Le parole di Anna Pisterna, responsabile Analisi merceologiche di Biorepack, a margine della nona edizione regionale dell'Ecoforum per l’Economia circolare organizzato da Legambiente Piemonte e ospitato il 10 e l'11 dicembre al Circolo del Design di Torino

Nel contesto della nona edizione regionale di Ecoforum per l’Economia circolare, tenutasi il 10 e l’11 dicembre al Circolo del Design di Torino, Biorepack ha fornito un primo quadro sullo stato del riciclo della bioplastica nel 2025, confermando un andamento sostanzialmente stabile rispetto all’anno precedente.

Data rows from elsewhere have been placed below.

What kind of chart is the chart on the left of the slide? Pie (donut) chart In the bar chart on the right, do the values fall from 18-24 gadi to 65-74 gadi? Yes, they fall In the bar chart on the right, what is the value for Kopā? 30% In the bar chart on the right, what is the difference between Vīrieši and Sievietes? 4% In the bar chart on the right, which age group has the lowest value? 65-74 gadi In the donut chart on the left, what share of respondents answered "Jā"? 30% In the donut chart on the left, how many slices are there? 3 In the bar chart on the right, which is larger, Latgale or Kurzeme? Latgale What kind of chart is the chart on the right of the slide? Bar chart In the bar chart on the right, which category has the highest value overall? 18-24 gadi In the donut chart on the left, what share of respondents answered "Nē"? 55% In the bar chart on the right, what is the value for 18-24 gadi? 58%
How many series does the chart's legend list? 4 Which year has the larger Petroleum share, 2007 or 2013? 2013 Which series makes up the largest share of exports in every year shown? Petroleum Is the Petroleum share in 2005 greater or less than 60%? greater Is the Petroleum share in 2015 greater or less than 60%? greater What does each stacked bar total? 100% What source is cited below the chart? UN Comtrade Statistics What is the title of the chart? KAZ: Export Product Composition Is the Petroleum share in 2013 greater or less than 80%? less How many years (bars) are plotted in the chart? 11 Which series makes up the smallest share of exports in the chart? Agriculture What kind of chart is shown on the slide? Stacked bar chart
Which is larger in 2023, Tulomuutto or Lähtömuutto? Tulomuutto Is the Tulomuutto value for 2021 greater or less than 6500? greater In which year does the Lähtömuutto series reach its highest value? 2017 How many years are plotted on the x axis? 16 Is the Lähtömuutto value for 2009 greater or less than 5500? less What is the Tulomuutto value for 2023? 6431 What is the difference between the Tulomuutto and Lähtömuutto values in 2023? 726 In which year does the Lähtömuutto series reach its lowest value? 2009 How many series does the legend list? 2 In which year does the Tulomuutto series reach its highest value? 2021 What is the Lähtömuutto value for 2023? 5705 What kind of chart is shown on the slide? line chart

Secondo le prime valutazioni condivise da Anna Pisterna, responsabile Analisi merceologiche del consorzio, i dati definitivi saranno elaborati a inizio 2026, ma le analisi già disponibili evidenziano valori in linea con quelli del 2024. Pisterna ha sottolineato che la raccolta resta un ambito su cui è possibile intervenire ulteriormente, anche attraverso strumenti di supporto rivolti ai cittadini.

Tra questi rientra il marchio “organico Biorepack, introdotto per facilitare l’identificazione degli imballaggi in bioplastica compostabile. Il marchio non sostituisce le certificazioni previste, ma contribuisce a rendere più immediata la distinzione tra bioplastica e altri materiali, indirizzando correttamente il conferimento nell’umido.

L’adozione diffusa del marchio, ha spiegato Pisterna, può favorire sia un aumento delle performance di riciclo, sia una riduzione dei materiali non compostabili che finiscono nel circuito della raccolta organica. Una maggiore consapevolezza dei cittadini, ha concluso, rappresenta un elemento essenziale per migliorare l’efficienza complessiva del sistema e rafforzare i risultati dell’intera filiera nazionale.